> **TASK REQUIREMENTS**
• 1. Say whether each statement below agrees with the interview transcript, answering yes or no and quoting the words from the transcript that decide it. (a) Brian says his main emotion toward his dad was fear. (b) Brian's dad was seldom at home. (c) Brian stayed in the job he enjoyed for several more years.
• 2. Write what comes next in the interview transcript, picking up after its last line.

> **SOURCE EXCERPT**

Brian: And here I had this job that I really enjoyed the work, I was good at it, it paid me well, but I could not be a good dad, I couldn’t be a good husband being out of the house half of the time. And within six months, I had a different job.

Jim: Mm.

Brian: I just felt that I, I… And I was also, at that time, I was also… We haven’t… This hasn’t come in our conversation yet (laughs), but I was also wrestling with all of the demons of my past and I hadn’t dealt with that in a healthy way. So, I knew that I was losing connection to my wife and my kids and I had to do something to get, to get a handle on that.

Jim: Yeah.

John: Yeah. And at this point of the conversation, parents, if you have young kids, uh, get them occupied elsewhere-

Brian: (laughs)

John: … or throw some earbuds in. We’re gonna talk about some mature themes, uh, now as we turn the corner.

Jim: Yeah. Brian, that was part of the story as-

Brian: Mm-hmm.

Jim: … read through the book. Um, you were kind of leading a double life. It exploded a bit.

Brian: Not kind of. (laughs)

Jim: Yeah.

Brian: I was.

Jim: Tell the audience what happened, what took place and-

Brian: Sure.

Jim: … how you laid it out there.

Brian: Sure. Well, I was one of those boys that didn’t have a good emotional connection to his dad, even though he was in the house every day. Um, I call it the perfect storm. Uh, if you guys saw that movie 20 years ago-

Jim: Mm-hmm.

Brian: … the deep sea fisherman, they went off the coast of Mai- tr… It was a movie, but it was also a true story. You know, three big storms come together. They couldn’t outrun it and it was a calamity, you know? Well, my three storms were my dad, my sister and pornography. And I had a dad on one side of the coin who was faithful to my mom, active in the church, a tither, honest man. Uh, at the table, every morning, you know, family devotions. On the other side of the coin, big temper, short fuse. I was frequently on the end of, uh, verbal tirades, and so… Not often, but sometimes physical abuse of kicks and slaps. And so, I wanted to love my dad and I was… My predominant emotion was fear.

Jim: Right.

Brian: And as I got older, it became anger.

Jim: Yeah.

> **SUPPLIED RECORDS**
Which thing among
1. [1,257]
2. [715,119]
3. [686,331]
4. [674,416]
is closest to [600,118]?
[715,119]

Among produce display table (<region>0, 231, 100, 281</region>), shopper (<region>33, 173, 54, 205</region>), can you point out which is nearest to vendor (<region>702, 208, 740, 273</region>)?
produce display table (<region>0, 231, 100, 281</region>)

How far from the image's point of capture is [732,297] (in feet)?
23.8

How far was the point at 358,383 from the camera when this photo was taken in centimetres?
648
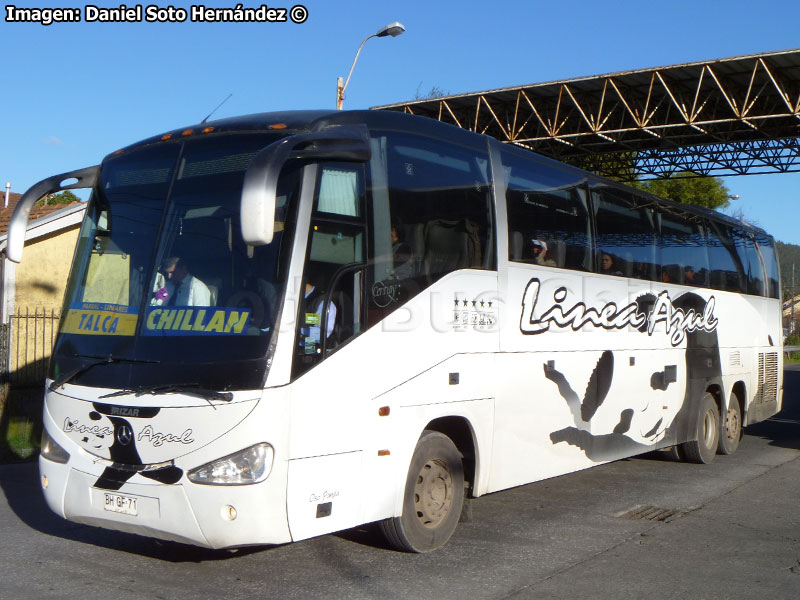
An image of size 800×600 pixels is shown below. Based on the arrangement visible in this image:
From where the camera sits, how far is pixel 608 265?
9781 millimetres

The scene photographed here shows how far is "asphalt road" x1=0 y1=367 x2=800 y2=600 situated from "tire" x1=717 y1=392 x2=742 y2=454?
3.26 metres

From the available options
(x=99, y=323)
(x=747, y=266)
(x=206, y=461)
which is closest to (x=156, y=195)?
(x=99, y=323)

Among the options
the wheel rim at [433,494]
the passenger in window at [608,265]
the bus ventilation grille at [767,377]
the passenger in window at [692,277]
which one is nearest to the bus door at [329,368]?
the wheel rim at [433,494]

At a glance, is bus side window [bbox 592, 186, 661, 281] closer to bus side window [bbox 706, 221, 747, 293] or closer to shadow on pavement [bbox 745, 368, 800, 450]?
bus side window [bbox 706, 221, 747, 293]

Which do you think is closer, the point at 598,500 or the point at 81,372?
the point at 81,372

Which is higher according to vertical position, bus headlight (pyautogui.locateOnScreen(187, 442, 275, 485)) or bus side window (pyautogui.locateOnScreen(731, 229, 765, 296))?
bus side window (pyautogui.locateOnScreen(731, 229, 765, 296))

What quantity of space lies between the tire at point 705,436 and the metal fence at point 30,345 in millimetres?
9786

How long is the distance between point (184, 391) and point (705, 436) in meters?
8.75

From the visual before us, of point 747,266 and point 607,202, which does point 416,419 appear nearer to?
point 607,202

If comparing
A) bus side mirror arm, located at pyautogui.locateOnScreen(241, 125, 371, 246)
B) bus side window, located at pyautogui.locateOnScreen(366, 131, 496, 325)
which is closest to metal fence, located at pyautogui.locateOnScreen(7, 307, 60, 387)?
bus side window, located at pyautogui.locateOnScreen(366, 131, 496, 325)

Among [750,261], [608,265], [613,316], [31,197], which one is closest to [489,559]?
[613,316]

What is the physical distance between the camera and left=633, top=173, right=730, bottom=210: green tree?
4394 cm

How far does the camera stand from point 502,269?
7879 mm

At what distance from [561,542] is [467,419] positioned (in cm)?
134
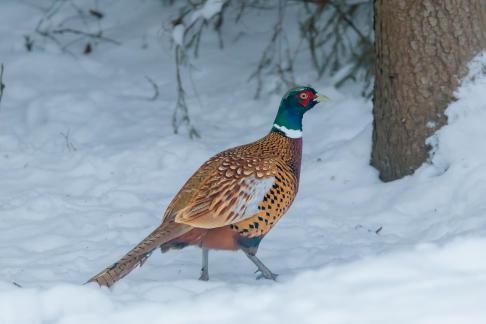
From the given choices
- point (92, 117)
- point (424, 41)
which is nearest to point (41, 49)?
point (92, 117)

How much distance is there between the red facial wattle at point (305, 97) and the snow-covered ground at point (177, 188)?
67 cm

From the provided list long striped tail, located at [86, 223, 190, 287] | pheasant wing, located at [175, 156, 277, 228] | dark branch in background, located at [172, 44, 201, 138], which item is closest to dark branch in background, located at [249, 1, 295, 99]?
dark branch in background, located at [172, 44, 201, 138]

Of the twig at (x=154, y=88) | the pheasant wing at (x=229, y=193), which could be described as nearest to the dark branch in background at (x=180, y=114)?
the twig at (x=154, y=88)

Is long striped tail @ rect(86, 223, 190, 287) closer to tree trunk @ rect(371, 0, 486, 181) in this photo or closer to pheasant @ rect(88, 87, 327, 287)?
pheasant @ rect(88, 87, 327, 287)

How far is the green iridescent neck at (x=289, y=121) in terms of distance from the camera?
4.90m

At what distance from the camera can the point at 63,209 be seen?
5.50 m

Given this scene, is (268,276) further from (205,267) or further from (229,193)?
(229,193)

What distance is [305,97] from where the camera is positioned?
495cm

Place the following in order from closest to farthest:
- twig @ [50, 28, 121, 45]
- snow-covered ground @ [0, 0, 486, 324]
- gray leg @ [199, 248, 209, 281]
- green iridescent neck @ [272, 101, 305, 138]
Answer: snow-covered ground @ [0, 0, 486, 324] < gray leg @ [199, 248, 209, 281] < green iridescent neck @ [272, 101, 305, 138] < twig @ [50, 28, 121, 45]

> **RESULTS FOR THE EXERCISE**
• 1.
(a) Yes: "My predominant emotion was fear."
(b) No: "even though he was in the house every day."
(c) No: "within six months, I had a different job."

• 2.
Brian: And so, that was storm number one. Storm number two, let’s go all the way back, 1969. I was in junior high. My sister had just graduated from high school. We’re swimming at this lake, and she was, you know, full of life and full of faith and fun and dated the cool high school jock, you know? (laughs). And, uh, uh, we’re swimming at the lake and she was like, “Hey, my inner tube is blowing away.” So, I dove in the water and brought it back up. Came up on the dock and I looked over at her and, uh, she was, she was blue from the neck up. And those 60 seconds, she went from being full of life… She had a… We learned later she had a massive blood clot and died instantly on that dock.

Jim: Oh.

Brian: And I was, I was with her alone.

Jim: Yeah.

Brian: And for… Until I was in my mid-40s, till I got some good counseling, I had this voice that was just like, “You, you should have done something.” And I heard that, “You should have done something,” so-

Jim: Right.

Brian: … many times.

Jim: Mm.

Brian: And, um, there was… I mean, the grief and responsibility. Maybe a less- an important lesson in that is we need to be so careful as Christian men that our beliefs are based in the truth, ’cause my beliefs were based in the lies, but it still had the same powerful effect on me. Third storm, uh, pornography. That same summer, I was… I grew up on a farm. I’m going down a country road. I see something in the ditch. I pick it up. It’s hardcore pornography. I didn’t have a clue what that was. Never had a conversation with friends. Never saw it. Um, I grew up on a farm, so I knew how to reproduce (laughs), but I… A- And in that moment, uh, probably for the first time in my life, I was, like, plugged in to those endorphins that cause one to become aroused. And in the next instant, I looked around to see if somebody was watching me.

Jim: Yeah.

Brian: And s- uh, it reminds me a little bit of, like, Adam and Eve in the garden. Like, “You can eat anything, but don’t eat from that tree.” And in that moment, it says, “They were naked and they were ashamed.”

Jim: Yeah.

Brian: Well, they were naked the day before and they weren’t ashamed. And so, that sin gets that, that grasp on us. And that became… The, the pornography and, and fantasizing, masturbation, all the acting out, that became my way to sort of soothe the grief of my sister and the anger and the fear with my dad and I did not know that I was messing with a very powerful beast and it went from being interesting to obsessive, to, by the time I was a young dad, fully addicted, and I didn’t even know that was a possibility.

Jim: Yeah.

Brian: And then, I, I, uh, swore myself to secrecy and I said, “I’m gonna go to my grave with that secret.” And I think on that day, the devil went, “Ah-ha, we’ve got Brian by the throat now,” ’cause-

Jeff: Mm.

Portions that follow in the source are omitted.